As for hosting the shareholder forums, I have the technology...

Tags: antitrust people's capitalism blockchain


Chris Price on Mar 7, 2024 5:55 AM

Very interesting, Carl. You're definitely a big picture idea guy, a renaissance man / polymath. And the platform appears ready for hosting these big picture idea presentations. The formatting is top notch.

Thanks for sharing. I'll be sharing this around.


Carl Milsted, Jr on Mar 7, 2024 9:57 AM

in response to comment_137_1


Now to get more people to use the site...


Carl Milsted, Jr on Mar 8, 2024 11:21 AM

Additional issues to contemplate: a reader has written me that hedge funds and brokerages should not be the owners of the shares. Instead they should hold on behalf of the true owners, the investors.

My first reaction is absolutely! We do have a problem when a few gigantic financial firms violate the spirit of antitrust by imposing their own values on companies across the board. Furthermore, money put into 401(k) accounts is not truly voluntary. Workers have limited choice over where to put their money.
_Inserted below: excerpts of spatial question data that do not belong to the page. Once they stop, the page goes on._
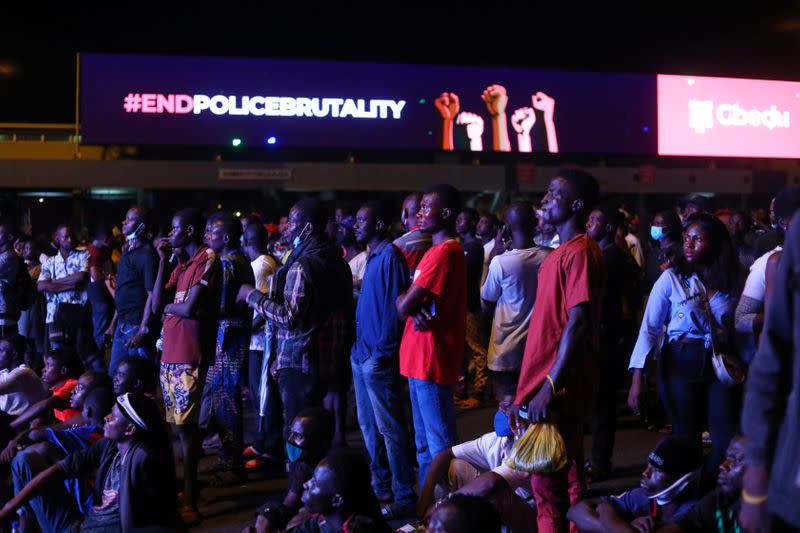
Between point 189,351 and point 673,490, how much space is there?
10.3 ft

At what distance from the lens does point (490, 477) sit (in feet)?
14.8

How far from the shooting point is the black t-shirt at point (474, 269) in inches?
368

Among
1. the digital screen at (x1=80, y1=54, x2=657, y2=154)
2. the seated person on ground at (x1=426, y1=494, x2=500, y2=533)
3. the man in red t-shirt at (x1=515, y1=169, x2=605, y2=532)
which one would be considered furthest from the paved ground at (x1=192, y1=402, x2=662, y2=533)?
the digital screen at (x1=80, y1=54, x2=657, y2=154)

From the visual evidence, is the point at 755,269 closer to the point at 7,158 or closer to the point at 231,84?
the point at 231,84

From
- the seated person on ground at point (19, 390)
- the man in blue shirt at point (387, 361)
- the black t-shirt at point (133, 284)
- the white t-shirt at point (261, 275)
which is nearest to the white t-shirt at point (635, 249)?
the white t-shirt at point (261, 275)

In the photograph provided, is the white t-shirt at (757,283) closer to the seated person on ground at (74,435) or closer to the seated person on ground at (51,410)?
the seated person on ground at (74,435)

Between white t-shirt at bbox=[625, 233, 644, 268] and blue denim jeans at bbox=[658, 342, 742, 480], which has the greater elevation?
white t-shirt at bbox=[625, 233, 644, 268]

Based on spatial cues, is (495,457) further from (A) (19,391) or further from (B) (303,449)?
(A) (19,391)

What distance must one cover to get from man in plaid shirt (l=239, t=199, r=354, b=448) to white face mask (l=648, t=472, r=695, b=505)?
2221mm

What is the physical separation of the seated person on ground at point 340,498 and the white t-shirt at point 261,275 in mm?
4086

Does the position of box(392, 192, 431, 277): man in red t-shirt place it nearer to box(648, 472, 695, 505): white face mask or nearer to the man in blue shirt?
the man in blue shirt

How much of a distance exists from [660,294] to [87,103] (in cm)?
1776

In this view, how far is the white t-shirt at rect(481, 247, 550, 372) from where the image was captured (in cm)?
630

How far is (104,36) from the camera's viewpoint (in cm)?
2586
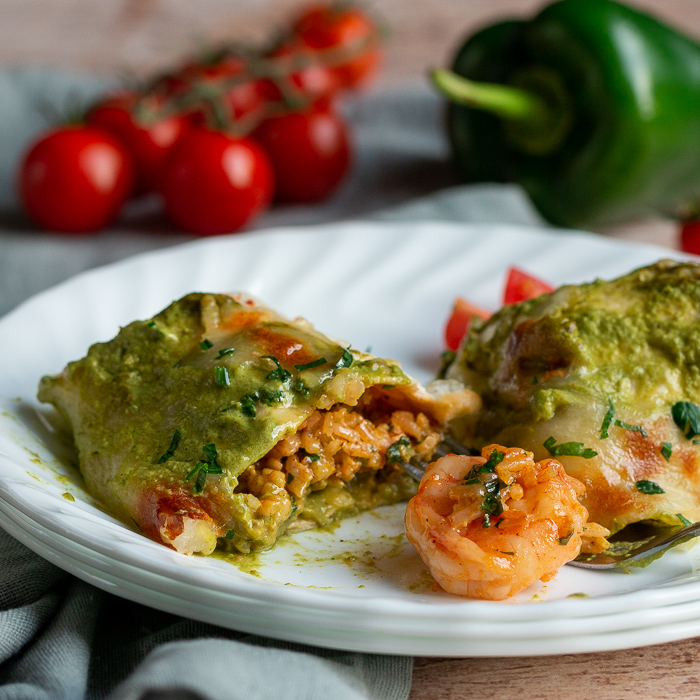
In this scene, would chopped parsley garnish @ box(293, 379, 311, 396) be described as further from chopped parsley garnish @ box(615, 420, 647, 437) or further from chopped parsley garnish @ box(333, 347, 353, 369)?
chopped parsley garnish @ box(615, 420, 647, 437)

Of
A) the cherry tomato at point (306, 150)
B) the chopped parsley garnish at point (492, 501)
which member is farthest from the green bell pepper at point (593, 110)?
the chopped parsley garnish at point (492, 501)

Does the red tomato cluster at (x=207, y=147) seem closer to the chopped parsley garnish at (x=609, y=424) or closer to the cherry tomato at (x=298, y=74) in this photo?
the cherry tomato at (x=298, y=74)

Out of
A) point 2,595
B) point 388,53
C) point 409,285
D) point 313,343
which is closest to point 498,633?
point 313,343

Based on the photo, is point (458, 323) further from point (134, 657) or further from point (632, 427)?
point (134, 657)

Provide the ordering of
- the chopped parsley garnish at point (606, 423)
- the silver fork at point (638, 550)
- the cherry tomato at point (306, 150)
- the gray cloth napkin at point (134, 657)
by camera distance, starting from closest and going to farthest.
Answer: the gray cloth napkin at point (134, 657) < the silver fork at point (638, 550) < the chopped parsley garnish at point (606, 423) < the cherry tomato at point (306, 150)

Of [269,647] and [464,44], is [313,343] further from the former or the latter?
[464,44]

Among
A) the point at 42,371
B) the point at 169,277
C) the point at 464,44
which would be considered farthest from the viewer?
the point at 464,44

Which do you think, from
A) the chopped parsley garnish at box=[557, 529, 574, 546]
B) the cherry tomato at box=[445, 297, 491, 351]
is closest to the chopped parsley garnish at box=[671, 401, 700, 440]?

On the other hand, venture capital firms invest other people's money and part of their business model consists of actively guiding the companies they help launch.

And there are private equity firms whose business model consists of turning around mismanaged companies. Should they be excluded from voting shares? And what of institutional investors such as college endowment funds and insurance companies?

I don't have good answers to these questions. I'd love to see a discussion here. My goal when writing this proposal was to make fan capitalism a possible replacement for private equity firms and and whatnot. Not sure if such and exchange should be only fan capitalists...


Chris Price on Mar 10, 2024 8:37 PM

in response to comment_137_3

It's an interesting concept. Whether it gets any traction with all the current challenges is another thing.